[EXCERPT]
ST. PAUL — Local Republicans are lining up behind a proposal that backers say offers an alternative to a health insurance exchange plan required under the new federal health care law.

Republicans announced the legislation on Monday. It would set up personal health premium accounts to help individuals purchase private health insurance. It allows employers, family members, charitable organizations and others to contribute to the accounts.

Supporters argue this approach would help make health insurance affordable for more Minnesotans — a key goal of the federal health care law. They say the state should ask the Obama administration for an exception from the Affordable Care Act requirement that the state set up its own health insurance exchange by the end of the year or be stuck with a federal exchange plan that takes effect in 2014. The health insurance exchange would be an online marketplace where individuals and small businesses could go to compare and buy private health insurance.

"I believe there is an opportunity to go to the Obama administration and talk to them about what we think our better solution is to exchanges," said Rep. Mike Benson, R-Rochester.

The bill is sponsored by two key Republican lawmakers who are chairmen of legislative health care committees — Rep. Steve Gottwalt, R-St. Cloud, and Sen. David Hann, R-Eden Prairie. Other area lawmakers who back the plan are Rep. Steve Drazkowski of Mazeppa and Rep. Duane Quam of Byron.


It remains to be seen whether the Obama administration would be open to such waivers. DFL Gov. Mark Dayton supports setting up a state exchange, and the state has received $26 million in federal grants to develop it.

A task force made recommendations for a health insurance exchange, and legislation has been introduced by Democrats based on those recommendations. It is unclear whether Dayton can implement a health insurance exchange without legislative approval.

DFL Rep. Kim Norton, of Rochester, said the Republicans plan is futile if it doesn’t have the support of the governor's administration. She said that if the state fails to come up with its own plan, it would be "disastrous" and that it is unfortunate that the issue has become partisan.

"The whole movement across the country has been to take down the president's plan so anything that looks like it might be cooperating with it has a very partisan ring to it," she said.

The partisan divide was made clear at the Capitol when, moments after Republicans wrapped up their news conference on their health accounts plan, DFLers held one of their own on a bill aimed at providing greater consumer protections as part of a state health insurance exchange.

[LIST OF TASKS]
(1) According to the article on the Republican health premium accounts proposal, how much has the state received in federal grants to develop a health insurance exchange?
(2) Carry on the article on the Republican health premium accounts proposal from its final sentence.
The entries that follow are separate material and have no connection to the article on the Republican health premium accounts proposal.

[DATA LISTING]

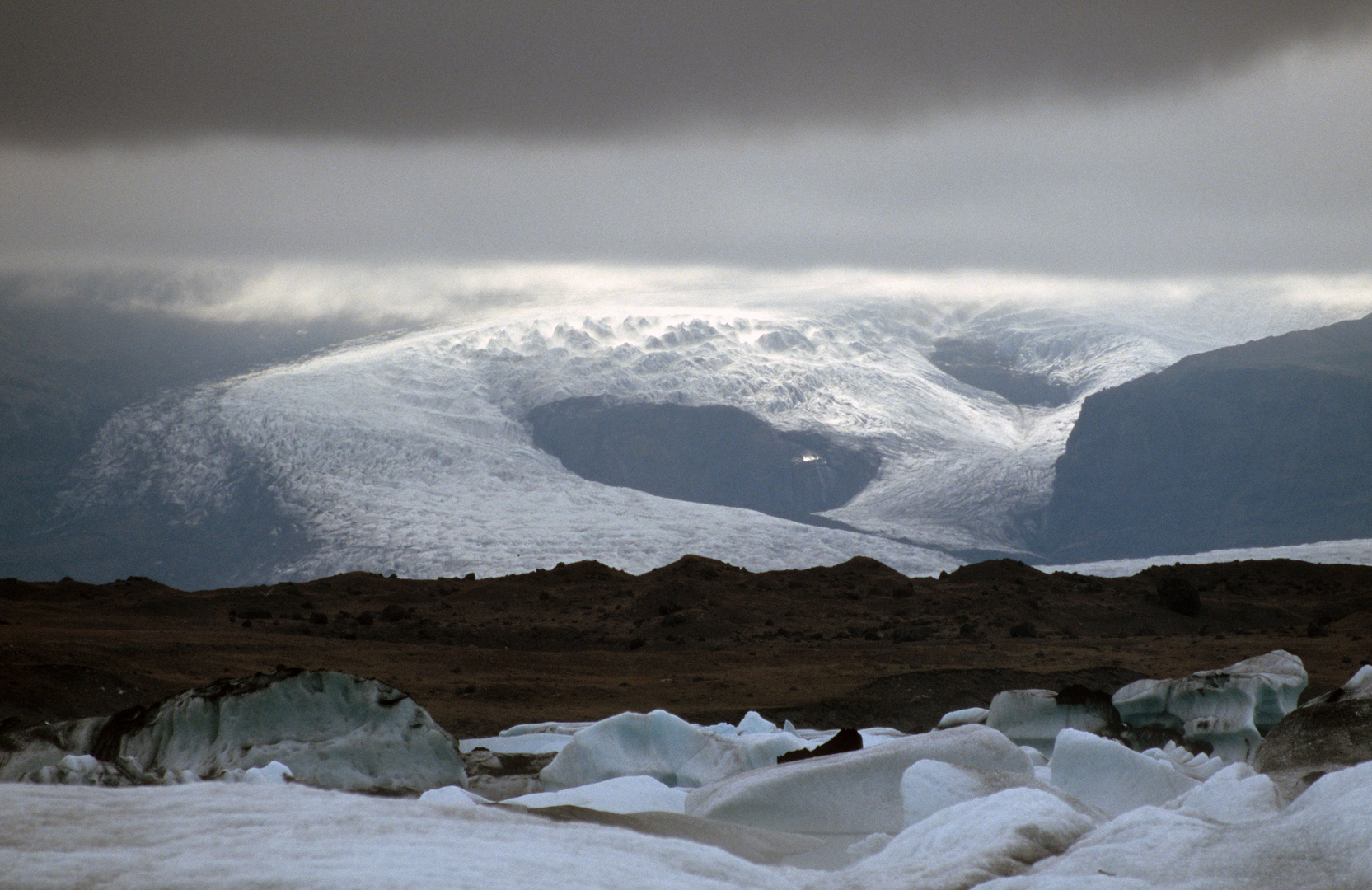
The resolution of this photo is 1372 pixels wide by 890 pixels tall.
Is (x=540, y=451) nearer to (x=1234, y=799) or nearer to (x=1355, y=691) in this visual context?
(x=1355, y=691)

==

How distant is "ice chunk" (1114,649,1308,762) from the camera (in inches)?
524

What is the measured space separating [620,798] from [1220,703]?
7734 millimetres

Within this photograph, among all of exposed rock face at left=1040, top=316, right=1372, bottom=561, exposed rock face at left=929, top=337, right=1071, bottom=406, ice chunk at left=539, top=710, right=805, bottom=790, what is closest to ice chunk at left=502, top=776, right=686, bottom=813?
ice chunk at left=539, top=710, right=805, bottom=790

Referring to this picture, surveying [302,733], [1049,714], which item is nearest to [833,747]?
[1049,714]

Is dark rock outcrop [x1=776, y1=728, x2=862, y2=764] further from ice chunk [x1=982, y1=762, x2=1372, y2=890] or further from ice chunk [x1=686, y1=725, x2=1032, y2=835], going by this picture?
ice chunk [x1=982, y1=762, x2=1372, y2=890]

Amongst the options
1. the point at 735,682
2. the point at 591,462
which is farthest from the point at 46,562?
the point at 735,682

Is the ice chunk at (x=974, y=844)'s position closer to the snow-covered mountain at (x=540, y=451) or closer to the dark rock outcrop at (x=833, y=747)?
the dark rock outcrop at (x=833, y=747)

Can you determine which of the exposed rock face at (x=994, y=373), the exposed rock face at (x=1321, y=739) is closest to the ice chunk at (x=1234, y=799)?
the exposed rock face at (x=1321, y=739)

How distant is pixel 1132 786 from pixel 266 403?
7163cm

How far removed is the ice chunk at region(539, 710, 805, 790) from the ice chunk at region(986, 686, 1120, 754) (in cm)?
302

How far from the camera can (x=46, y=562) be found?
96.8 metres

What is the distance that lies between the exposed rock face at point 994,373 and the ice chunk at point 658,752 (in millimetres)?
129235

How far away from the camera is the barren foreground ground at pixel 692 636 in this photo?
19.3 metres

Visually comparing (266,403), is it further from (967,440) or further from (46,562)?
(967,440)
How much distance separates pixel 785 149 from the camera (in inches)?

[WRITTEN ANSWERS]
(1) $26 million.

(2)
Bill sponsor Sen. Jeff Hayfield, of Minneapolis, said it’s time to work together and debate the issue.

"In Minnesota, it is time for us to prepare. It is time for us to move forward," Haydensaid. "It is time for us to stop playing partisan politics — extreme partisan politics — on this issue."

Opposition by some Republicans to set up a Minnesota health insurance exchange has put them at odds with some conservative groups, including the Minnesota Chamber of Commerce and Minnesota Concerned Citizens for Life.


The chamber supports the Republicans' health premiums accounts proposal, arguing it will help small employers and their employees struggling with soaring health insurance costs. But Kate Johansen, the chamber’s manager of health and transportation policy, said this bill does not address the need for a state exchange plan.

"We have long supported having a Minnesota exchange to prevent imposition of a federal exchange. We don’t think this bill necessarily addresses the situation," she said.

Mayo Clinic officials support setting up a state insurance exchange plan. Dr. Doug Wood of Mayo is on the governor’s exchange task force.

While some warn of the dire consequences if Minnesota does come up with its own plan, opponents of the federal health care law say moving ahead with an exchange would be costly and take money away from health care providers like Mayo Clinic. They also say it would lead to more bureaucratic red tape.

"We want to have a Minnesota solution for the problems we face in Minnesota," Hann said. " We do not to haveany kind of a federal mandated solution forced down our throats."